Corbyn was still Labour leader and most of us bit our tongues as he criss-crossed the country shouting at people who already agreed with him. Not only was he a terrible public speaker, he was a poor parliamentary performer. It was clear he did not have an original idea in his entire being. Johnson wanted to call an election but could only do so with the assistance of the opposition, which in a tragic act of stupidity Corbyn happily gave him.
The result was clear long before the day. Corbyn ran a poor campaign and came across as what he was: a poor excuse for a leader who had been totally found out. Result? Labour’s worst result since 1936 and a Tory majority of 80.
CONCLUSION
Well, there isn’t one really. I’ve always voted Labour and even when a wrong ‘un like Corbyn was nominally in charge, I still voted for it. In 42 years of voting in general elections, I’ve only ‘got it right’ on three occasions, in 1997, 2001 and 2005. Labour rarely wins and it’s unlikely it can unless it makes inroads back in Scotland.
I learned very early what I believed in, which was a left of centre politics, with strong investment in the NHS, schools and other vital public services, as well as a society in which hard work and innovation was rewarded, where people would be encouraged to get on, be the best person they can. Call it the third way, call it what you like. I’d probably call it a mixed economy.
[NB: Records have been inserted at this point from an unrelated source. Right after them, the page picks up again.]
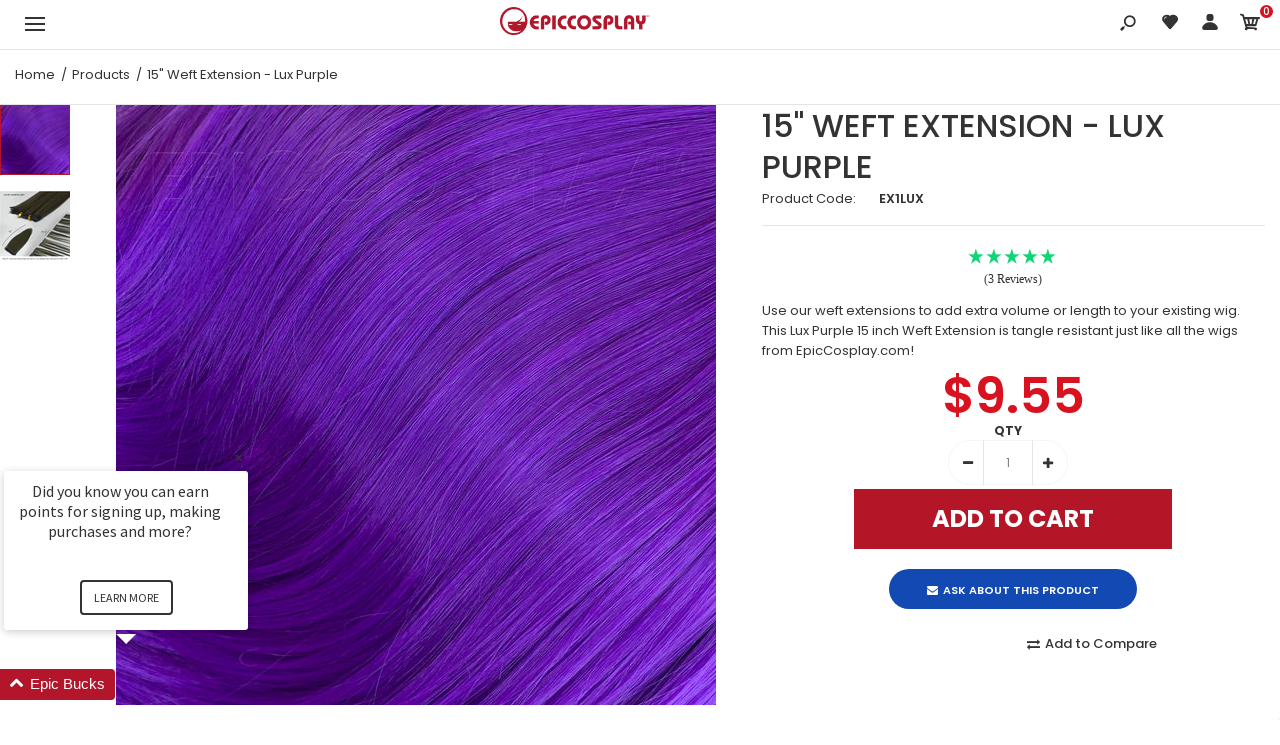

--- FILE ---
content_type: text/html; charset=UTF-8
request_url: https://api.reviews.co.uk/json-ld/product/richsnippet?store=epiccosplay-com&sku=EX1LUX&data=true&mpn=
body_size: 599
content:
{
	"@context" : "http://schema.org",
	"@type" : "Product"

  		 ,"aggregateRating": {
      "@type" : "AggregateRating",
      "bestRating": "5",
		  "ratingValue" : "5.0000",
		  "reviewCount" : "3",
		  "worstRating" : 1
	},
	"review": [
				{
			"@type":"Review",
			"author": {
				"@type": "Person",
				"name": "Alexis L"
			},
			"datePublished" : "2021-12-28",
			"description" : "The wefts I bought were perfect! The color was spot on and they were solo soft! I will absolutely be looking into buying full wigs soon",
			"reviewRating": {
				"@type": "Rating",
				"bestRating" : "5",
				"ratingValue" : "5",
				"worstRating" : "1"
			},
			"reviewBody": "The wefts I bought were perfect! The color was spot on and they were solo soft! I will absolutely be looking into buying full wigs soon"
		}
				,
						{
			"@type":"Review",
			"author": {
				"@type": "Person",
				"name": "Anonymous R"
			},
			"datePublished" : "2021-03-19",
			"description" : "I sewed these wefts as bright purple streaks in a dark (almost black) purple Gaia. They turned out beautifully! They\u2019re VERY bright and bold and easy to brush through while styling. They are also very full.",
			"reviewRating": {
				"@type": "Rating",
				"bestRating" : "5",
				"ratingValue" : "5",
				"worstRating" : "1"
			},
			"reviewBody": "I sewed these wefts as bright purple streaks in a dark (almost black) purple Gaia. They turned out beautifully! They\u2019re VERY bright and bold and easy to brush through while styling. They are also very full."
		}
					]
    		
		    ,"name" : "15\" Weft Extension - Lux Purple",
		"image" : "https://cdn.shopify.com/s/files/1/0011/9416/4288/products/LUX.jpg?v=1568757569",
				"sku" : "EX1LUX"
		    
}


--- FILE ---
content_type: text/css; charset=utf-8
request_url: https://sdk.loyaltylion.net/sdk/css/custom/9f55228d3be54cd2757888a8b5ea5dab/panel-c7d1397.css
body_size: -51
content:
#loyaltylion #lion-loyalty-panel-custom-css #loyaltylion .lion-loyalty-panel-sidebar__title{background-color:#1f1f1f}#loyaltylion #lion-loyalty-panel-custom-css #loyaltylion .lion-loyalty-panel-sidebar{background:#911122}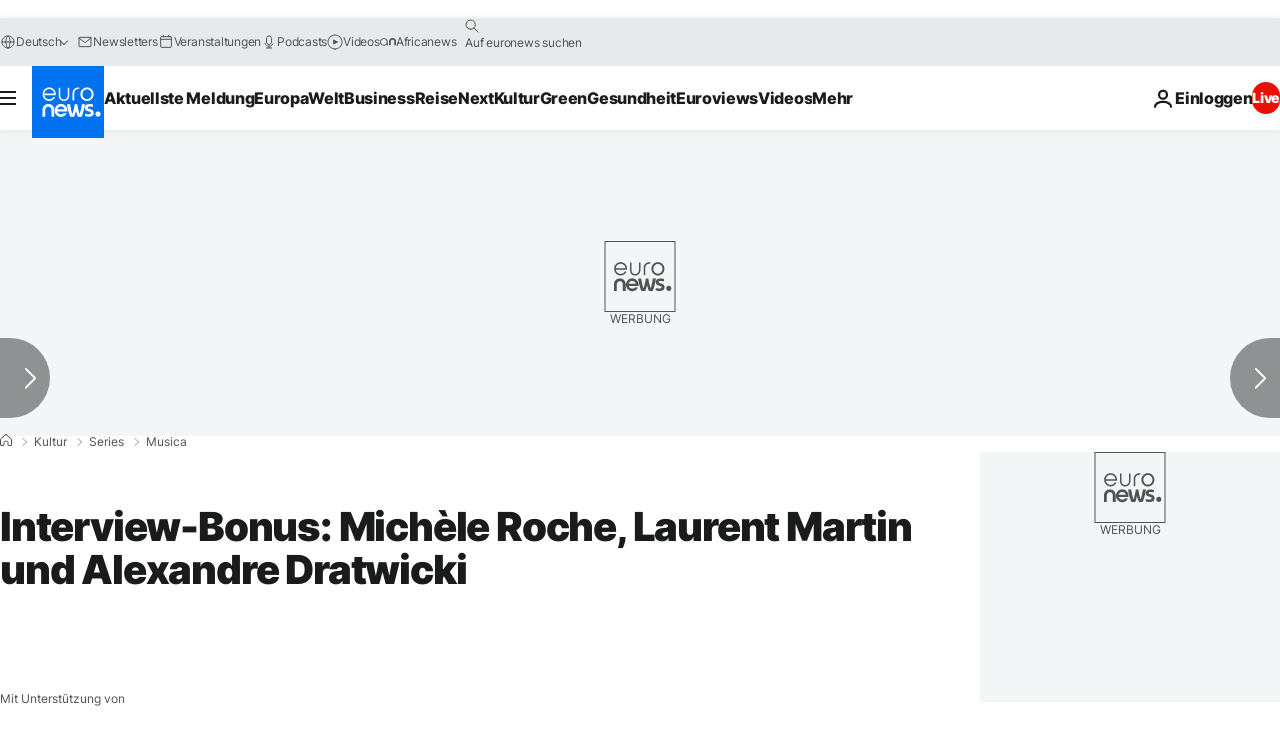

--- FILE ---
content_type: application/javascript
request_url: https://ml314.com/utsync.ashx?pub=&adv=&et=0&eid=84280&ct=js&pi=&fp=&clid=&if=0&ps=&cl=&mlt=&data=&&cp=https%3A%2F%2Fde.euronews.com%2Fkultur%2F2010%2F05%2F20%2Finterview-bonus&pv=1769099220086_wjw7mfiza&bl=en-us@posix&cb=1611606&return=&ht=&d=&dc=&si=1769099220086_wjw7mfiza&cid=&s=1280x720&rp=&v=2.8.0.252
body_size: 686
content:
_ml.setFPI('3658488796535586828');_ml.syncCallback({"es":true,"ds":true});_ml.processTag({ url: 'https://dpm.demdex.net/ibs:dpid=22052&dpuuid=3658488796535586828&redir=', type: 'img' });
_ml.processTag({ url: 'https://idsync.rlcdn.com/395886.gif?partner_uid=3658488796535586828', type: 'img' });
_ml.processTag({ url: 'https://match.adsrvr.org/track/cmf/generic?ttd_pid=d0tro1j&ttd_tpi=1', type: 'img' });
_ml.processTag({ url: 'https://ib.adnxs.com/getuid?https://ml314.com/csync.ashx%3Ffp=$UID%26person_id=3658488796535586828%26eid=2', type: 'img' });
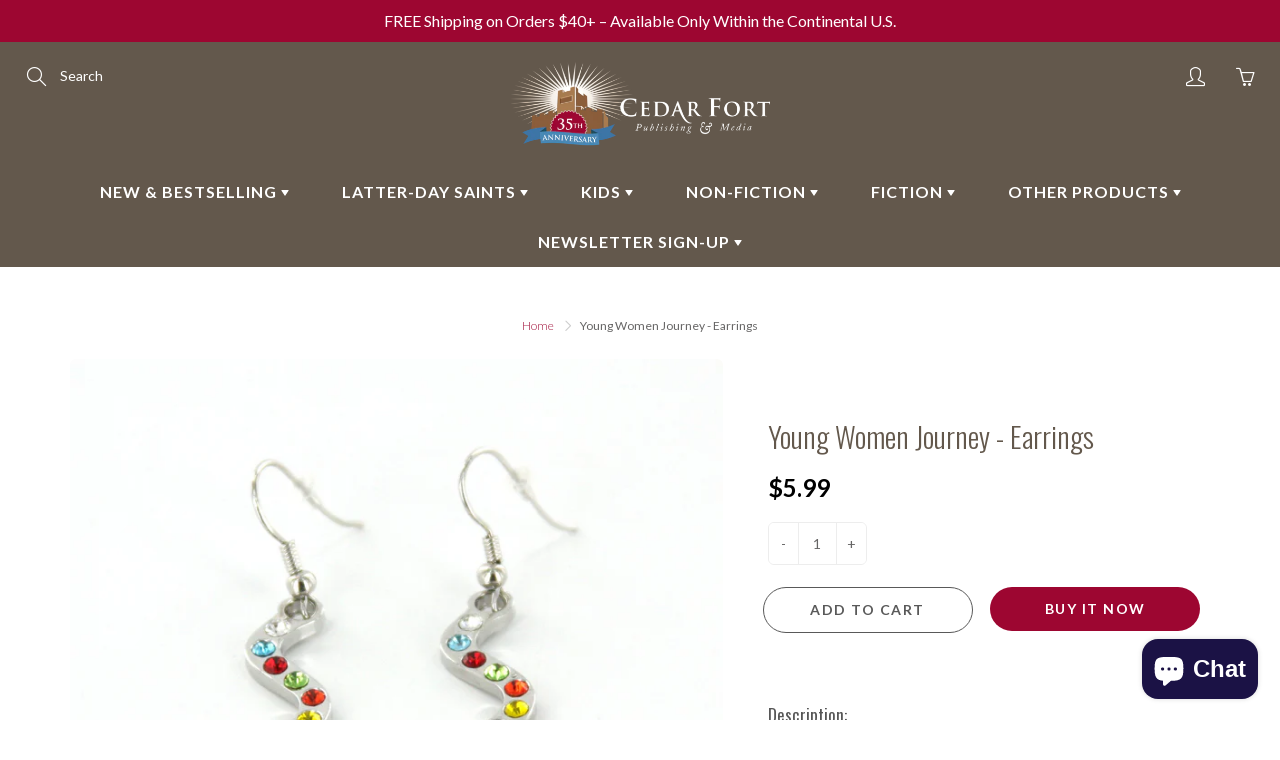

--- FILE ---
content_type: text/json
request_url: https://conf.config-security.com/model
body_size: 86
content:
{"title":"recommendation AI model (keras)","structure":"release_id=0x43:62:31:4f:3a:56:33:21:62:2d:7e:56:29:7c:4f:2e:30:27:38:7d:5e:4f:5b:53:52:2c:78:3d:52;keras;f2cv19jdjbzcd2xd6ua2k3h8il6jvybuziiwn62fxmwdsc6iqebky6k9rxegbma1n0oevuj8","weights":"../weights/4362314f.h5","biases":"../biases/4362314f.h5"}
Tony Blair’s government delivered all that and more. My only regret about the New Labour years was that the changes it made were not made irreversible. Unfortunately, rightly or wrongly, Iraq tarnished Blair’s reputation and he won’t be back. But a government like his, where the country was more or less united and where we were not in the grip of endless culture wars, well they have to be better than the Johnson years, wouldn’t they?